Moderation: Stefan Heinlein |
    Stefan Heinlein: "Alle reden von Deutschland - wir reden vom Wetter." Dieser Slogan damals 1990 im Wahlkampf war eine bewusste Provokation mit einem bitteren Ende für die Grünen: Man verpasste den Wiedereinzug in den Bundestag. In den neuen Ländern dagegen schaffte die Sammelbewegung der ehemaligen Bürgerrechtsbewegung unter dem Namen Bündnis 90 den Sprung über die Fünf-Prozent-Hürde. Es folgten lange Debatten und zähe Verhandlungen, ehe heute vor 15 Jahren, am 14. Mai 1993, die Fusion perfekt gemacht wurde. Seither werben Bündnis 90/Die Grünen gemeinsam um Wähler - allerdings mit unterschiedlichem Erfolg.

    Während in den meisten alten Ländern sich die Partei längst fest etabliert hat, fristet sie im Osten mit Ausnahme des Freistaates Sachsen ein Schattendasein. Auch 15 Jahre nach der Vereinigung haben es die Grünen im Osten nach wie vor schwer, und darüber möchte ich jetzt reden mit der Grünen-Fraktionsvorsitzenden im sächsischen Landtag. Antje Hermenau. Guten Morgen nach Dresden!

    Antje Hermenau: Guten Morgen!

    Heinlein: Warum ist der Osten schwarz und rot, aber nur so wenig grün?

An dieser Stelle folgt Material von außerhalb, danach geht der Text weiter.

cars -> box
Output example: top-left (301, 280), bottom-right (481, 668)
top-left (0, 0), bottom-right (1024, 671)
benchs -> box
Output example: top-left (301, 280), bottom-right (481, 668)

    Hermenau: Na ja, nach der Wende gab es eine starke Deindustrialisierung. Da wurde automatisch sehr schnell Luft und Wasser besser, und deswegen haben viele Leute gedacht, jetzt geschieht ja endlich was im Bereich Umwelt. Dabei war es eigentlich nur die flächendeckende Schließung aller Dreckschleudern und Firmen. Aber ich glaube, dass wir jetzt in einem Zustand sind, 20 Jahre nach der Wende, wo wir merken, ja, die Leute wollen auch noch was anderes im Leben als nur die Diskussion über Arbeitsplätze. Da sind die Argumentationen von der Linken und von der CDU auch zu kurz.

    Heinlein: War es rückblickend betrachtet ein Fehler, dass die Grünen im Osten sich jahrelang mit der Aufarbeitung der DDR-Vergangenheit beschäftigt haben, anstatt tatsächlich der neuen sozialen Realität nach der Wiedervereinigung sich zu widmen?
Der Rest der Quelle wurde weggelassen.